Kurdistan is about to conduct a referendum for independence on the 25th of September 2017. The Kurds who have aspired for a national home and got one for less than a year: the Republic of Mahabad between January 22 to December 15, 1946, are willing to try again. However, the world seems up in arms, conjuring every pretense and political trick to either delay, abort or annul the effects of such referendum.

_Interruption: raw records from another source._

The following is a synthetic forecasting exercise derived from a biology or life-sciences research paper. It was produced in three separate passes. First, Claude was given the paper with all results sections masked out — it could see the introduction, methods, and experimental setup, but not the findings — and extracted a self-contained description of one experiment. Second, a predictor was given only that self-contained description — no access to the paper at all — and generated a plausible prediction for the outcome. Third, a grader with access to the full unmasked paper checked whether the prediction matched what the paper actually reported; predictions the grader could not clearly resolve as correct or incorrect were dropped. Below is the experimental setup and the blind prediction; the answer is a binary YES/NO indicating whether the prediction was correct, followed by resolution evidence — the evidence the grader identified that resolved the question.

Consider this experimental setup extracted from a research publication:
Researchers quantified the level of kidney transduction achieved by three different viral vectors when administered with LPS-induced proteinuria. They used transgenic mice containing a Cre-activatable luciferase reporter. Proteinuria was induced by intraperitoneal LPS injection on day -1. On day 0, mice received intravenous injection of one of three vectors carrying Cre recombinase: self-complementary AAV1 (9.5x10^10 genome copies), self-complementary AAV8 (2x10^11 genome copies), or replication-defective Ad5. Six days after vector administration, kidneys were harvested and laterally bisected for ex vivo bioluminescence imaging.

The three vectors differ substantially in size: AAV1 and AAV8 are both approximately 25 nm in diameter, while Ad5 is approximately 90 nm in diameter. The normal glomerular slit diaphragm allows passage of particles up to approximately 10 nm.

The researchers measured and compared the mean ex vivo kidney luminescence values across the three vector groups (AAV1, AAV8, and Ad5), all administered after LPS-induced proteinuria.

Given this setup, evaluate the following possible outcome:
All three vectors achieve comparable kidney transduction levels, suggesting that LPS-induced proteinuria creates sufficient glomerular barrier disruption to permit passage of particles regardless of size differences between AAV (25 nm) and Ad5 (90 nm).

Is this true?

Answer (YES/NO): NO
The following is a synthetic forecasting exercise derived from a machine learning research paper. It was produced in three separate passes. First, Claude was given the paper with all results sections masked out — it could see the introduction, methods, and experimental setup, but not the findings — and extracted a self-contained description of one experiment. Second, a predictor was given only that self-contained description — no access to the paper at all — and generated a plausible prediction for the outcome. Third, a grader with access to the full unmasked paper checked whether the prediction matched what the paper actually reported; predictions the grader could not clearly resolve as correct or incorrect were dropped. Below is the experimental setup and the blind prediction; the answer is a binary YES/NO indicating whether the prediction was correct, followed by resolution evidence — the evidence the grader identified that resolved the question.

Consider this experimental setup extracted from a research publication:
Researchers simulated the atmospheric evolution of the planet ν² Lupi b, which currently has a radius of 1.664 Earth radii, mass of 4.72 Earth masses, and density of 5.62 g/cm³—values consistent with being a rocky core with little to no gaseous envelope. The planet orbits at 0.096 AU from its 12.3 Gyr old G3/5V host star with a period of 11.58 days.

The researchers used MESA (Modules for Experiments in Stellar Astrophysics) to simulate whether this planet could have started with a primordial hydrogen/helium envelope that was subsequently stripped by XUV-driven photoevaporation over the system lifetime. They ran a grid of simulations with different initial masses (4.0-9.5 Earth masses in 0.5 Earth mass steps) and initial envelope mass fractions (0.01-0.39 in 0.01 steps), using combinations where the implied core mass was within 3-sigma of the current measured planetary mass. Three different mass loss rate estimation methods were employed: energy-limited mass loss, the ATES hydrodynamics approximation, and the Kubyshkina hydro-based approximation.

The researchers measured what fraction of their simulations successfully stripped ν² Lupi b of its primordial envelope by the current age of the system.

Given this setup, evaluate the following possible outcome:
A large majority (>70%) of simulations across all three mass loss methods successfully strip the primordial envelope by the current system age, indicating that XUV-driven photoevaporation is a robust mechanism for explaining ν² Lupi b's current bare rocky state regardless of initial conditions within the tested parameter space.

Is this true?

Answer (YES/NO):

Many justifications have been put forward but none are morally solid or practically convincing. The countries that host Kurds, apart from  Iraq, are Turkey, Iran and Syria. The logic goes that if the Kurds in Iraq declare an independent State, all other Kurdish minorities would follow. But that is simply untrue. To have a nation, one needs to have a well-defined territory, a majority vote by an aspiring population, sufficient resources to build and maintain a State apparatus, an army, a flag, a currency, a government, and the recognition of the U.N., among many other fundamentals. Only Kurdistan (Iraq) has such attributes. The region has been run semi-autonomously since 2003, date of the second Gulf war, has a Regional Government in Arbil that has almost nothing to do with the Central Government of Baghdad, a well-trained fighting militia (the Peshmerga), a police force capable of maintaining law and order, an airport, a flag, a production of 550,000 oil per day (as much as Oman), vast gas reserves and a pipeline that links its energy sources to the world via the Turkish port of Ceyhan. Where is the problem?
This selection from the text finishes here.